Based on feedback patterns, update the agent’s operating instructions:

AGENTS.md (addition)
## Lessons Learned
- LinkedIn posts: max 800 words, use bullet points
- Technical topics: lead with the business impact, not the tech details
- Best posting times: 9-10 AM BRT on weekdays

4. Adjust the schedule

If agents are running too often (wasting tokens) or too rarely (missing opportunities), adjust the cron schedule:

Terminal window
openclaw cron edit <job-id> --cron "0 9,14 * * 1-5"

Best Practices

  1. Start small. Begin with one agent on a simple Autopilot task (e.g., daily RSS monitoring). Expand once you trust the outputs.
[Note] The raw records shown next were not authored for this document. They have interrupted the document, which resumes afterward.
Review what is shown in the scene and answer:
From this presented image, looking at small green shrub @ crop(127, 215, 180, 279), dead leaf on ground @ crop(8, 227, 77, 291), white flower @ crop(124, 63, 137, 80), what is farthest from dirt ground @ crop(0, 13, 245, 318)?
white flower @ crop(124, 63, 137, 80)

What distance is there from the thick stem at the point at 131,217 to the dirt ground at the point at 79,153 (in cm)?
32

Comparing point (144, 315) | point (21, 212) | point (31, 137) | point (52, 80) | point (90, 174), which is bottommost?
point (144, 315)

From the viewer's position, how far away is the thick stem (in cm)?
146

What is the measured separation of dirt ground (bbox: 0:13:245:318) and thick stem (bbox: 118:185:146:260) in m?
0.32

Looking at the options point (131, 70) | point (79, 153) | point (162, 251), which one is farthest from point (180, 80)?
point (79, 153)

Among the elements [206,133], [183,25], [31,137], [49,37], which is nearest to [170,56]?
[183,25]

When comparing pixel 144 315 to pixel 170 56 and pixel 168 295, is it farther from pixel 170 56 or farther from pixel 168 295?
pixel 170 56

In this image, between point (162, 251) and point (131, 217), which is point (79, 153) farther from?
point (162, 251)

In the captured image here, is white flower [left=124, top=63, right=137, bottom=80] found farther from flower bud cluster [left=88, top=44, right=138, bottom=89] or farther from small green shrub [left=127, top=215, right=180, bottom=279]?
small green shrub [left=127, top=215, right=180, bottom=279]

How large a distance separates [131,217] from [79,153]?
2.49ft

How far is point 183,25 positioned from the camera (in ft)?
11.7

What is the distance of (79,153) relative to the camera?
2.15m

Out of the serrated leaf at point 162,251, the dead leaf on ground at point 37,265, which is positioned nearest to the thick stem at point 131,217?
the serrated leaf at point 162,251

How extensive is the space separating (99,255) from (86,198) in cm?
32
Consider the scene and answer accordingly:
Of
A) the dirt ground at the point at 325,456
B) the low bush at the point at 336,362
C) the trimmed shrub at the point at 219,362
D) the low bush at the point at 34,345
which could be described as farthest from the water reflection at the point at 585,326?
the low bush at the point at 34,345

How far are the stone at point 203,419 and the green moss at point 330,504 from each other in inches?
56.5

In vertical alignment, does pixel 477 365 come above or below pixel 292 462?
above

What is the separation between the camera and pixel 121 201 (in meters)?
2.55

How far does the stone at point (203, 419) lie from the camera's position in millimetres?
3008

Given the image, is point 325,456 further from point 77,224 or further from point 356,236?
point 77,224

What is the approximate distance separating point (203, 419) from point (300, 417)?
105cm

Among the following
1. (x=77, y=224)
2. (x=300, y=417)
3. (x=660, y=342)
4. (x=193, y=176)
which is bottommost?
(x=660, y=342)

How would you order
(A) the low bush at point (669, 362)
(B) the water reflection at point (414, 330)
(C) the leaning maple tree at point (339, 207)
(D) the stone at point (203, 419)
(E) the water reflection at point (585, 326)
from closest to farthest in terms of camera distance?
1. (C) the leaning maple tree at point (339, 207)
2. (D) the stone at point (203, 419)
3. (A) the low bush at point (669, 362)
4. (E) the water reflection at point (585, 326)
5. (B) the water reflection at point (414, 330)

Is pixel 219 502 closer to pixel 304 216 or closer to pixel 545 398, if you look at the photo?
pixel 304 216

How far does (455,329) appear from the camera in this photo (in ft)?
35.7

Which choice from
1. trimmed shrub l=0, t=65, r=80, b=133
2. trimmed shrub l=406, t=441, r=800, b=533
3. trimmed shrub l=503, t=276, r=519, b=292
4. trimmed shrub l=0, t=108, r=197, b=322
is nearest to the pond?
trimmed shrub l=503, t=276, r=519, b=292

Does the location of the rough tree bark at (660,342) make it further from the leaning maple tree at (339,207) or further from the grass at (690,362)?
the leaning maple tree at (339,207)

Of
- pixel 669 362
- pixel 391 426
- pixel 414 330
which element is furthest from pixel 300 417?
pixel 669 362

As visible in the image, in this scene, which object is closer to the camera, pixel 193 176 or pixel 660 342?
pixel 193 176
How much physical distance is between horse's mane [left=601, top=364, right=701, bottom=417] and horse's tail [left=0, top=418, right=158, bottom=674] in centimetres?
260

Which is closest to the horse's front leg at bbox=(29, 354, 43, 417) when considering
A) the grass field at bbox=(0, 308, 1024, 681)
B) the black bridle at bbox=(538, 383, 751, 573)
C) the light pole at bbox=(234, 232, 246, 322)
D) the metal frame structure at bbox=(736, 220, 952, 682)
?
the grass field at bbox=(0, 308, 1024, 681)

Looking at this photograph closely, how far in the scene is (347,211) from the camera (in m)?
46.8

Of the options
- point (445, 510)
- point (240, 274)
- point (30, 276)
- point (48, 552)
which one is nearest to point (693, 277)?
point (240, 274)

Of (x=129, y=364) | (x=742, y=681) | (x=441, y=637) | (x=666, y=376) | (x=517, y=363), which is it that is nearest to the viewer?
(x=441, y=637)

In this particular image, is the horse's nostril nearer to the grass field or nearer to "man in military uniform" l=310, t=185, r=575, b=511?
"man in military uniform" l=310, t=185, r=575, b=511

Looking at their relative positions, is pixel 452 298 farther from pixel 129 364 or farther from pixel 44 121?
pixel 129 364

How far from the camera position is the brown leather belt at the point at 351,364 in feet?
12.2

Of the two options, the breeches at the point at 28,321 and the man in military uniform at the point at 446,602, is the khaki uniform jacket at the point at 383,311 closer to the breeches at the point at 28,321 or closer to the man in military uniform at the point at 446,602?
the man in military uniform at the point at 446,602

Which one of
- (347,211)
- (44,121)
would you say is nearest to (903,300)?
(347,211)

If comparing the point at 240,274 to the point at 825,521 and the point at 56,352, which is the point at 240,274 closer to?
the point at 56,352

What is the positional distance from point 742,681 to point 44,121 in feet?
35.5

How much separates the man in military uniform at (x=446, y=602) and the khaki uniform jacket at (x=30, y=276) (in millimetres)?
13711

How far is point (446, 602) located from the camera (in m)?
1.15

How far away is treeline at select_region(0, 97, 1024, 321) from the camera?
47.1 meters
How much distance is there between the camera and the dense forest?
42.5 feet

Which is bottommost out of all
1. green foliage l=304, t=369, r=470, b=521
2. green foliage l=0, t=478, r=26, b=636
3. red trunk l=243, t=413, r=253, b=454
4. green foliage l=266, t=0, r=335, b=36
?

  2. Keep HEARTBEAT.md short. Long checklists burn tokens every heartbeat cycle. Focus on 3-5 actionable items.

  3. Use the right model. Autopilot tasks that are routine can use Haiku to save costs. Reserve Sonnet and Opus for tasks requiring judgment.

  4. Set failure limits. Always configure max retries to prevent infinite loops. Three attempts is usually sufficient.

  5. Review regularly. Even well-tuned Autopilot agents need periodic human review. Check outputs weekly and provide feedback.

  6. Monitor costs. Track token usage through the usage API:

    Terminal window
    curl http://localhost:3000/api/usage

    Adjust cron frequency if costs are higher than expected.

  7. Use gates for safety. Never remove approval gates for actions that affect the outside world. Autopilot + ungated publishing is a recipe for problems.